Play Well Together
Tuesday, May 13th, 2014The deep societal divisions between the two different halves of Belgium have long ceased to be much of a secret. I mean here of course the Dutch-speaking Flemings on the one (North) side and the French-speaking Walloons on the other (South; complicated by the mostly French-speaking Brusselers as third party). This was initially a sore point due to the long dominance of a Walloon elite over the entire country – so that, canonically, French officers issued orders to Fleming soldiers during the First World War that they could not understand. But the fissure was aggravated after World War II when Flanders became the region that was not only more heavily populated but also much more prosperous – and thus contributing more to the common governmental coffers. It’s the “conservative” party (i.e. friendly to business) which nonetheles has set as its goal the eventual secession of Flanders from Belgium – the New Flemish Alliance party – which now dominates the political scene in the North.
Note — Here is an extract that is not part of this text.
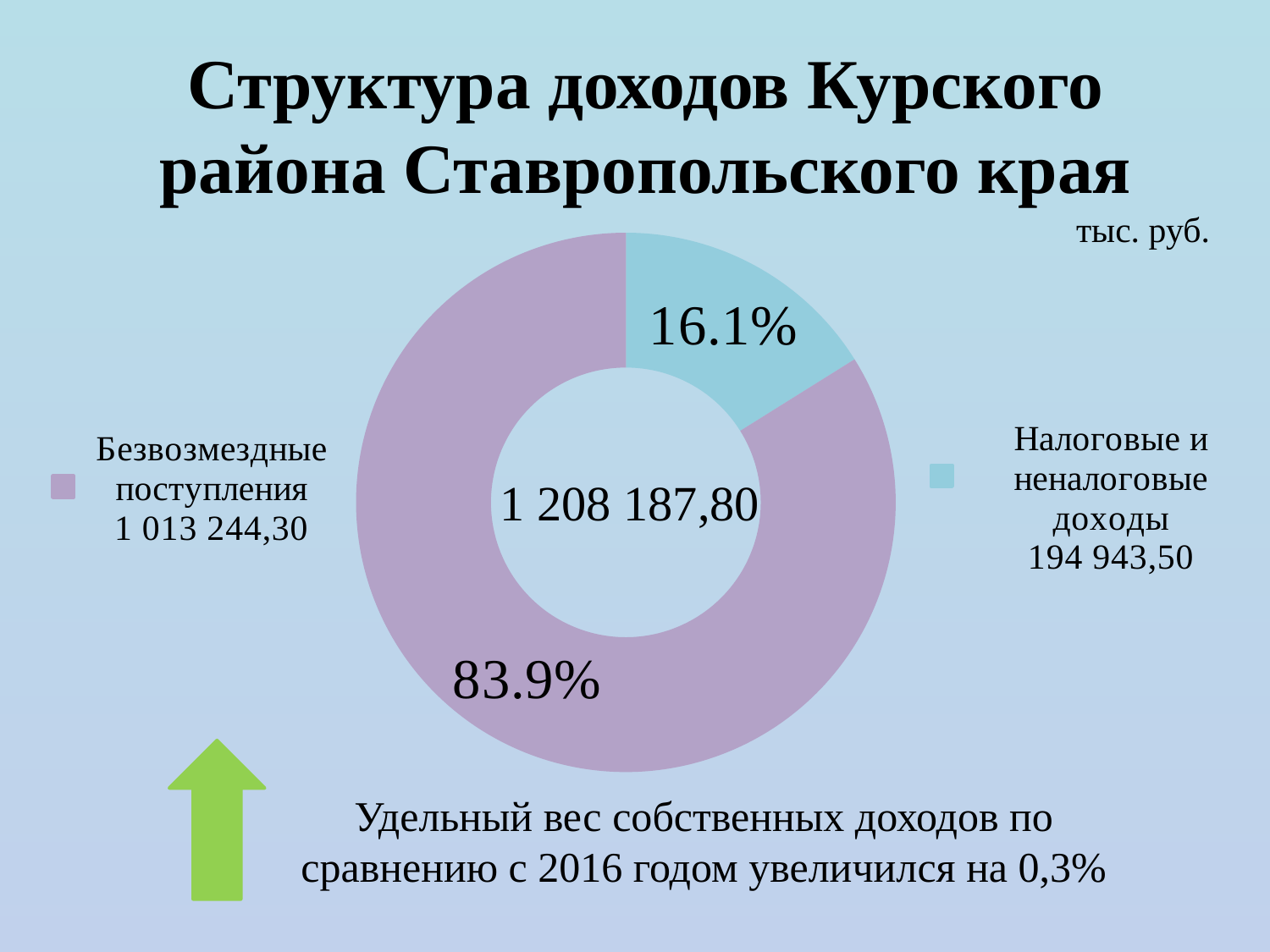
What is the value for Налоговые и неналоговые доходы? 194 943,50 Which category has the smallest value? Налоговые и неналоговые доходы What is the difference between the values for Безвозмездные поступления and Налоговые и неналоговые доходы? 818 300,80 Which is larger: Безвозмездные поступления or Налоговые и неналоговые доходы? Безвозмездные поступления What total value is shown in the centre of the chart? 1 208 187,80 Which category has the largest value? Безвозмездные поступления What unit is indicated for the chart values? тыс. руб. What kind of chart is shown on the slide? Doughnut chart How many categories does the chart show? 2 What share of the chart does Налоговые и неналоговые доходы represent? 16.1% What is the value for Безвозмездные поступления? 1 013 244,30 What share of the chart does Безвозмездные поступления represent? 83.9%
With all that intercommunal tension, then, it’s good to see this:
“Flemings and Walloons surprisingly positive about each other.” Good to hear! – although I do also wonder how it would feel to be called a “Walloon”: “You Walloon!”
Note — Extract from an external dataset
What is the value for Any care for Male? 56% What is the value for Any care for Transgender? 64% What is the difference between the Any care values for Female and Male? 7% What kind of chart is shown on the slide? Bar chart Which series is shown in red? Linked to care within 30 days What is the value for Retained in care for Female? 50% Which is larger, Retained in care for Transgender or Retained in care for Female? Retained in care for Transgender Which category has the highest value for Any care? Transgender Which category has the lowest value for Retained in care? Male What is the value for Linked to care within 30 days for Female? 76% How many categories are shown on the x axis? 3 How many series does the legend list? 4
Flemings and Walloons underestimate the sympathy and overestimate the anger towards each other. That is the result from a multi-university study.
(-snip-)
The negative feelings of the other were always overestimated, as it turned out. “So French-speakers think that the Flemings experience feelings of malice and frustration, while Flemings think that Walloons are frustrated and jealous.”
All very fine, except for one thing: This study was carried out in 2010 and 2011! Now, the leading researcher justifies that in the article by pointing out that that was the period when Belgium was stuck in a particularly grating political crisis. Just to spell it out: From 26 April 2010 to 6 December 2011, a period of 589 days that set the record among developed-world nations, the country was without a proper head-of-government because the kaleidoscope of Belgian political parties (ranged left-to-right by ideology, but also cross-indexed by language) could not agree on how to form a government and choose one.
So it’s true that was an especially exasperating period, and it is good to see that the separate sides of the country did not hate each other as much as everyone assumed. But that was then; this is now. Surveys like that of public attitudes can’t be expected to have much of a shelf-life, before they begin to smell from the rot of past-sell-date.
Why do we see this now, then? It must be for some sort of propaganda purpose. For what it’s worth, it’s in De Standaard, considered to be the paper-of-record (i.e. the “New York Times”) there in Flanders.
But don’t worry: that same head-researcher promises us a new study, timed for “the elections,” by which she certainly means May 25, when Belgians will head to the polls to elect not only their representatives to the European Parliament, but also to the lower house of their own federal parliament, the Chamber of Representatives. (And they will head to the polls: voting is compulsory in Belgium!)
Tell you what: Forget the surveys, show me a new Belgian prime minister being chosen reasonably promptly after the results of that federal election are known, and I will then agree with you that the Flemings and Walloons have learned to get along!